Would Australia pay the billion-dollar annual cost of our monarchy? No? Neither should the UK

King Charles in the gold state coach
‘The monarchy isn’t good for anything or anyone, it is not dignified and deserves condemnation, not respect.’ Photograph: Max Mumby/Indigo/Getty Images

Rejoice! Australia’s absentee head of state is stopping over for a few days on his way to the Commonwealth meeting in Samoa. Yet as is often the case with royal visits these days, there seems to be little public interest. And, as in the UK, this royal visit will be met by protest from republicans.

The campaign group Republic, of which I’m CEO, has been protesting at royal events since Charles took to the throne two years ago. Every major royal event in the UK is now greeted by our yellow banners and flags and chants of “Not My King!” So when the palace announced Charles’s trip to Australia earlier this year I decided we should probably follow him and continue to make our views heard loud and clear.

I’m not here to campaign for an Australian republic, although I am a dual citizen of both the UK and Australia. There are other groups such as the Australian Republic Movement and Labor for an Australian Republic that can lead the charge here. My protest will be small and symbolic, but my aim is clear: to continue to challenge the narrative of the successful royal tour, the excited locals and grateful population. To say that wherever Charles goes he’s likely to face protest, just as William and Kate did during their ill-fated tour of the Caribbean in 2022.

That said, I do have a message for Australians who believe the monarchy is harmless and irrelevant, who appreciate that the country ought to ditch the monarchy but can’t muster enthusiasm for the cause.

**********

According to the text on the royal visit to Australia, what chant now greets every major royal event in the UK?

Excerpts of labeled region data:
**********

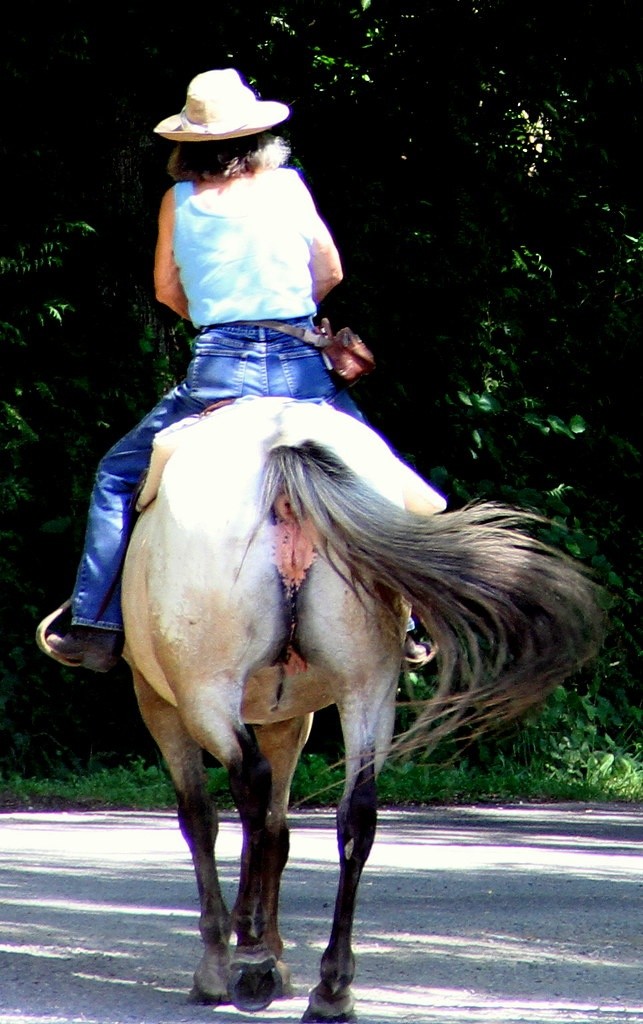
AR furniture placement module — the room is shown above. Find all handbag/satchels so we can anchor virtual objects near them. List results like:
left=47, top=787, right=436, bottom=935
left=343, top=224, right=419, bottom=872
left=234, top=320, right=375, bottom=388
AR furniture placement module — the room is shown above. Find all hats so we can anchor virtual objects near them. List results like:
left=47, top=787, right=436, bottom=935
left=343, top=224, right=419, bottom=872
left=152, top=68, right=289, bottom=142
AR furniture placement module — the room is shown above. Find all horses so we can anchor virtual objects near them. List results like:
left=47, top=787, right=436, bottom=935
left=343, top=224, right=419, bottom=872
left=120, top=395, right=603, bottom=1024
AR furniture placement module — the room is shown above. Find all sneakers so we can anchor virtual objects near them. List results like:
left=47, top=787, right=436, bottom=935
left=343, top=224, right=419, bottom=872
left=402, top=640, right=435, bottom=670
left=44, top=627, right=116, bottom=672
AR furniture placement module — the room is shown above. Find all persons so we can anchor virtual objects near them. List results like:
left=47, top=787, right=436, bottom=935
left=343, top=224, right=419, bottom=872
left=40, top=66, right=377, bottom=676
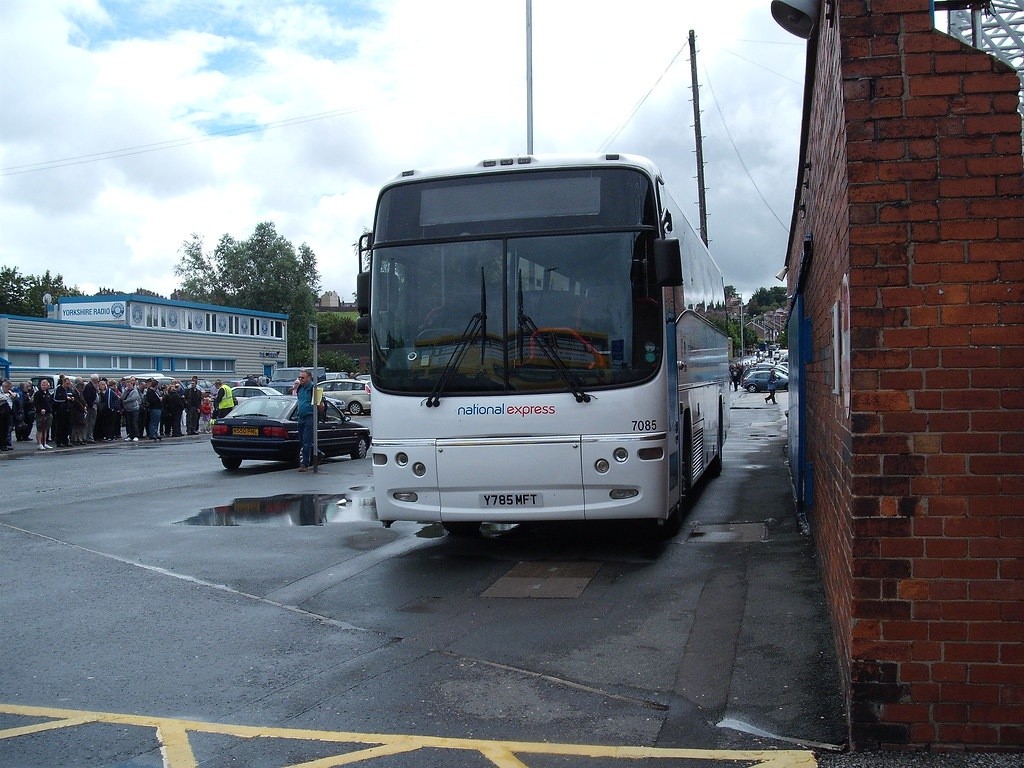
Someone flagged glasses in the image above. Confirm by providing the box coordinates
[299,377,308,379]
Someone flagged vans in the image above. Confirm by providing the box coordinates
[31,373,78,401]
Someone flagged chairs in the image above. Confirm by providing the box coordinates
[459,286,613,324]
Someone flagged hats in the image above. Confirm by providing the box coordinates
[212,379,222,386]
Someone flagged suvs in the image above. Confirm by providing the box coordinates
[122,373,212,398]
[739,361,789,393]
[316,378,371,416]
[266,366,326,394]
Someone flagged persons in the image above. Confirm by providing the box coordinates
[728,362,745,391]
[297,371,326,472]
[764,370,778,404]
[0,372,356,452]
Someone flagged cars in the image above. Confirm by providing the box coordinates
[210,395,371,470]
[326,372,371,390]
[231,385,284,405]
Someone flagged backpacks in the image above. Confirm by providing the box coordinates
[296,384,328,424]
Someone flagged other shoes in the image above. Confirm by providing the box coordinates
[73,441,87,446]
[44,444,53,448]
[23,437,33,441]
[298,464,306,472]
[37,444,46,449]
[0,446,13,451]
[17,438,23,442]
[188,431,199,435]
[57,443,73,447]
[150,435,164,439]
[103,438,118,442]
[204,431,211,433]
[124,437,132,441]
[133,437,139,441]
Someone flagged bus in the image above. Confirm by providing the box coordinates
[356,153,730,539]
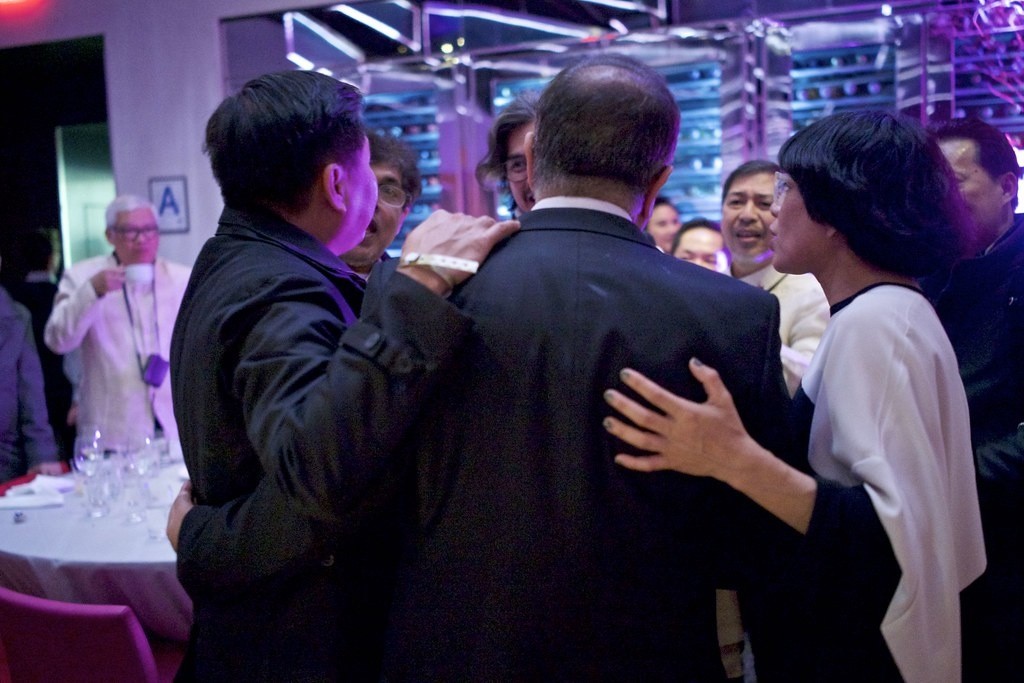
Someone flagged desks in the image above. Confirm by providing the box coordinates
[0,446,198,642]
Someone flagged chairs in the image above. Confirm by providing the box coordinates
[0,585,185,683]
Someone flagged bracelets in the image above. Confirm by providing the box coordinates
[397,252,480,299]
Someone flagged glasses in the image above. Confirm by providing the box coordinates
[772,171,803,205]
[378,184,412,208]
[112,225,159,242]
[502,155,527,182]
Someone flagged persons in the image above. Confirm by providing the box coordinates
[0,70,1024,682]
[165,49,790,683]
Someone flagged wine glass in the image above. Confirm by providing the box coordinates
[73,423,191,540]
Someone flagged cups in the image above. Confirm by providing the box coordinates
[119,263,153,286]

**********

RESULT OF THE TASK: "Not My King!"